> Work to complete
Please reproduce word for word every line of the material from the line containing "What distance from the recording" through its final line, both included, and nothing else.

> Data provided

########################################

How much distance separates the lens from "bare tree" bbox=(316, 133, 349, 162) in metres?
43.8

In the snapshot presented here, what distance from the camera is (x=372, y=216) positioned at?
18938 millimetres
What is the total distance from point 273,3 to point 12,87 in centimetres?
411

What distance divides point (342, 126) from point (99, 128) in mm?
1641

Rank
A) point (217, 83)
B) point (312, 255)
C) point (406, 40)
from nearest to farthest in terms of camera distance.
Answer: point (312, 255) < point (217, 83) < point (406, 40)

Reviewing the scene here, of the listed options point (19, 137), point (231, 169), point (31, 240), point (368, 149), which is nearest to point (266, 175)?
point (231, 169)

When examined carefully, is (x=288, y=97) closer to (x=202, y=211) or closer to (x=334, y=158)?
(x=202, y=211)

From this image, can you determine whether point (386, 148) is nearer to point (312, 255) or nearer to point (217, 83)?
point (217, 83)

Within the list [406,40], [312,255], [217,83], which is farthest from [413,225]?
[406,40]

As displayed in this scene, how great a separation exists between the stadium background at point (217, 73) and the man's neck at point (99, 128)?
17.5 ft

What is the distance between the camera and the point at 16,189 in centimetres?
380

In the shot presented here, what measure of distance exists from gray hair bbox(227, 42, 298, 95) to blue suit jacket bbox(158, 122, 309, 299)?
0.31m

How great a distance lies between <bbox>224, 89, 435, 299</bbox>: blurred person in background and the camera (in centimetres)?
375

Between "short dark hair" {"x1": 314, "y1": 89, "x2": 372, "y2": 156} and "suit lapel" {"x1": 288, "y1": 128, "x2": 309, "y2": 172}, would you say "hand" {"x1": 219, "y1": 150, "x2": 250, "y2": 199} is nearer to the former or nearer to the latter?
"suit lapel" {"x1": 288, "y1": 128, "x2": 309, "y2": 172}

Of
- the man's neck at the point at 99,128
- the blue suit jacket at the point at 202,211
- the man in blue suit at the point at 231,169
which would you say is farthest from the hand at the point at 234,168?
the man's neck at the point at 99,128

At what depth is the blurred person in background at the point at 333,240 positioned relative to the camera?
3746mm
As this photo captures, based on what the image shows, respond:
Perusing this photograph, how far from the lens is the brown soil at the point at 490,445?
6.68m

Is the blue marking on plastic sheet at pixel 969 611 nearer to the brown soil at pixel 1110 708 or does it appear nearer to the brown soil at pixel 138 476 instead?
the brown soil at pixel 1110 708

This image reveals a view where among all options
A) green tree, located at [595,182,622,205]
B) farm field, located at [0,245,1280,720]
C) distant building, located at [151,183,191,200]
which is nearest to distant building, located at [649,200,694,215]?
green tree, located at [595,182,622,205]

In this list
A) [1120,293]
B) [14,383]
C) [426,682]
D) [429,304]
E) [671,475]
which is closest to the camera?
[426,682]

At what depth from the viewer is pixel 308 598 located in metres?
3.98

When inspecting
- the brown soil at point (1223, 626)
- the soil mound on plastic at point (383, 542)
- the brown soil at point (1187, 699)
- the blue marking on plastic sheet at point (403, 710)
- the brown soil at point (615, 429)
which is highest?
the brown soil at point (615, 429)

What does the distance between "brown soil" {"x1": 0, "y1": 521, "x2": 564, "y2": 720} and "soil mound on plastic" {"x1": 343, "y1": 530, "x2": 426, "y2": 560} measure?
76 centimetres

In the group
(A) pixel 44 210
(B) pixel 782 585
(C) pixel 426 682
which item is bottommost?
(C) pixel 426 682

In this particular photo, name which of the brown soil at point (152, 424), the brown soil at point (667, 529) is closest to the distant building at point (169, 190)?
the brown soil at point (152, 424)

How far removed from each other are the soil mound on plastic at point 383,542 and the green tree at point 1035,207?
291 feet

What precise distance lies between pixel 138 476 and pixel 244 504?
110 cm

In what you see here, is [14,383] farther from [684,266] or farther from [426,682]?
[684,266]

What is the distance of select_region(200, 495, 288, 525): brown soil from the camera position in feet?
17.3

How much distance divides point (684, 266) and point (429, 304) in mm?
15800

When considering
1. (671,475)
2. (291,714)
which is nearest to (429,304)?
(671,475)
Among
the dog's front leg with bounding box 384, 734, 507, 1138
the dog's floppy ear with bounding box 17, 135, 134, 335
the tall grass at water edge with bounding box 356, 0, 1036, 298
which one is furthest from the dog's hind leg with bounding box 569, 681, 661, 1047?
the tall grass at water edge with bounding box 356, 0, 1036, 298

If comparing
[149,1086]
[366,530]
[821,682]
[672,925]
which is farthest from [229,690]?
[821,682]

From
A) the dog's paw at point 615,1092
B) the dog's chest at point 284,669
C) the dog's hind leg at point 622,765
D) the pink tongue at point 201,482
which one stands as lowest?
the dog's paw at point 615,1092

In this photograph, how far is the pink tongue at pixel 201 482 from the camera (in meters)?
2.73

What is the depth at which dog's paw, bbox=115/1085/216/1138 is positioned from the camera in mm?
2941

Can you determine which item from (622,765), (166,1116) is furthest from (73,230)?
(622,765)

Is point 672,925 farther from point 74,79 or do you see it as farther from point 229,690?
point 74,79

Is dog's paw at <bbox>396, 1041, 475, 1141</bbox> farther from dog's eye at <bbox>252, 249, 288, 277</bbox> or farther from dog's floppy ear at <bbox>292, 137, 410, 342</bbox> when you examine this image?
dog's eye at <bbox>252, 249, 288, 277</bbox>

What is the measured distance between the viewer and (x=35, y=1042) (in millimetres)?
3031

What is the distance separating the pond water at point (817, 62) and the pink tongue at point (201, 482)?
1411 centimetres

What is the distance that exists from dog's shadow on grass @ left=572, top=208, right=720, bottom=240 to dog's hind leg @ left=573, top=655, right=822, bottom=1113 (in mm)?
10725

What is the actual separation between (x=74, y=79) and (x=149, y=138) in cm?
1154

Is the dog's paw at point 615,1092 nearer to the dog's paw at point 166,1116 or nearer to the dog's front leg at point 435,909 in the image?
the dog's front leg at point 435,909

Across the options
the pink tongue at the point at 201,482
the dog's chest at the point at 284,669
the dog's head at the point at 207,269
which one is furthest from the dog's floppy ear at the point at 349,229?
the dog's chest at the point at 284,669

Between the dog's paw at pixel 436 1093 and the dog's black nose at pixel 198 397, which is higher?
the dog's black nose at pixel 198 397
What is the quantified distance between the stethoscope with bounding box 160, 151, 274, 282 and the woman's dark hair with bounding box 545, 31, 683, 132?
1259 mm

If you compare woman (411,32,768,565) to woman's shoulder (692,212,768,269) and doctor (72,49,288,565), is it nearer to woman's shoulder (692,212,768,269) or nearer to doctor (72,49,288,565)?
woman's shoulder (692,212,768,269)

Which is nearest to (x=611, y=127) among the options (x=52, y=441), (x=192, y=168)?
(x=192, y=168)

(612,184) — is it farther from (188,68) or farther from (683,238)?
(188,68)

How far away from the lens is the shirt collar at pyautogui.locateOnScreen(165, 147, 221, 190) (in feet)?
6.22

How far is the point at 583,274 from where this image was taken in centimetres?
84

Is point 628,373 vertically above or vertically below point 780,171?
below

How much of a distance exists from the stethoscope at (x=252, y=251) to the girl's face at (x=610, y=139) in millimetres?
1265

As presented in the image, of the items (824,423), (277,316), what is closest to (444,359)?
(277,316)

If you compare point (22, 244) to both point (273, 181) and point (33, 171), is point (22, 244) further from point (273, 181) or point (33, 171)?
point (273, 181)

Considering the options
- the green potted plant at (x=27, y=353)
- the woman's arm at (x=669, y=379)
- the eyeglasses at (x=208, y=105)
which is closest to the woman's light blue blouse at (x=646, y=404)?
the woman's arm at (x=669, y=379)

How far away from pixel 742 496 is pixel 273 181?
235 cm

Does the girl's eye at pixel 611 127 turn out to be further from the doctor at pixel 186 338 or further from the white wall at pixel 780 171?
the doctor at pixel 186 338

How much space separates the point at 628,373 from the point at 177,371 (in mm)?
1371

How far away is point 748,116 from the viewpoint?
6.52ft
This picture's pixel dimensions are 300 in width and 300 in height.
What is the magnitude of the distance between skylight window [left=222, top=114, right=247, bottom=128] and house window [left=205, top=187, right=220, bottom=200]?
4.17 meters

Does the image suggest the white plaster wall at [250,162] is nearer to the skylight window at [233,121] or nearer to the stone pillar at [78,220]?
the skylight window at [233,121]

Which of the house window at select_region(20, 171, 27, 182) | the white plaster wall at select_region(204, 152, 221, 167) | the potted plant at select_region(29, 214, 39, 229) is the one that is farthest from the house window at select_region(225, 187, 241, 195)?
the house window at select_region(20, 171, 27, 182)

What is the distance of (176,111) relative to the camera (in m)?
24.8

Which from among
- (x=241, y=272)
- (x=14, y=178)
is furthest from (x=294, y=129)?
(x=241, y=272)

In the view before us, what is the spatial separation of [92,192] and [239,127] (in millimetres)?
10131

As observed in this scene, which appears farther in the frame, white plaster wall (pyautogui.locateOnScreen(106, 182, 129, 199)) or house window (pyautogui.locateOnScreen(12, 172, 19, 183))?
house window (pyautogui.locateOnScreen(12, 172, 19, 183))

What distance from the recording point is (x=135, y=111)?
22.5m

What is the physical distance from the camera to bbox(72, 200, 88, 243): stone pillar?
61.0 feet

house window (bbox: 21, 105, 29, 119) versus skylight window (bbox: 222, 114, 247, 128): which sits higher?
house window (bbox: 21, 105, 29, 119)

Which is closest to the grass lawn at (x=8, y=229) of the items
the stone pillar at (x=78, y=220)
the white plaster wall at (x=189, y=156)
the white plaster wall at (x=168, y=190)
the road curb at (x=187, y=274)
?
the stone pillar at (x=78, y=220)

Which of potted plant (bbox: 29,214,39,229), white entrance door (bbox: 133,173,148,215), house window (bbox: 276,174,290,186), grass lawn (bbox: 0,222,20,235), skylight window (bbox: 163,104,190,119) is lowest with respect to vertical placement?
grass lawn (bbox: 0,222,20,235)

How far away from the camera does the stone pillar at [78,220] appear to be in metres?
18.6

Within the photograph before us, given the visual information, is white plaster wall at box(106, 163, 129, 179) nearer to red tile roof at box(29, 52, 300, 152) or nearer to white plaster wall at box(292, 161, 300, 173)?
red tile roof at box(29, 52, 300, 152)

########################################

> The solution
What distance from the recording point is (x=135, y=111)?
22.5m

What is the physical distance from the camera to bbox(72, 200, 88, 243): stone pillar?
61.0 feet

house window (bbox: 21, 105, 29, 119) versus skylight window (bbox: 222, 114, 247, 128): which sits higher?
house window (bbox: 21, 105, 29, 119)

Which is closest to the grass lawn at (x=8, y=229) of the items
the stone pillar at (x=78, y=220)
the white plaster wall at (x=189, y=156)
the white plaster wall at (x=168, y=190)
the road curb at (x=187, y=274)
?
the stone pillar at (x=78, y=220)

Which of potted plant (bbox: 29,214,39,229), white entrance door (bbox: 133,173,148,215), house window (bbox: 276,174,290,186), grass lawn (bbox: 0,222,20,235), skylight window (bbox: 163,104,190,119) is lowest with respect to vertical placement?
grass lawn (bbox: 0,222,20,235)

How far away from the camera does the stone pillar at [78,220] appear to be in metres?
18.6

Within the photograph before us, given the visual information, is white plaster wall at box(106, 163, 129, 179) nearer to red tile roof at box(29, 52, 300, 152) or nearer to white plaster wall at box(292, 161, 300, 173)?
red tile roof at box(29, 52, 300, 152)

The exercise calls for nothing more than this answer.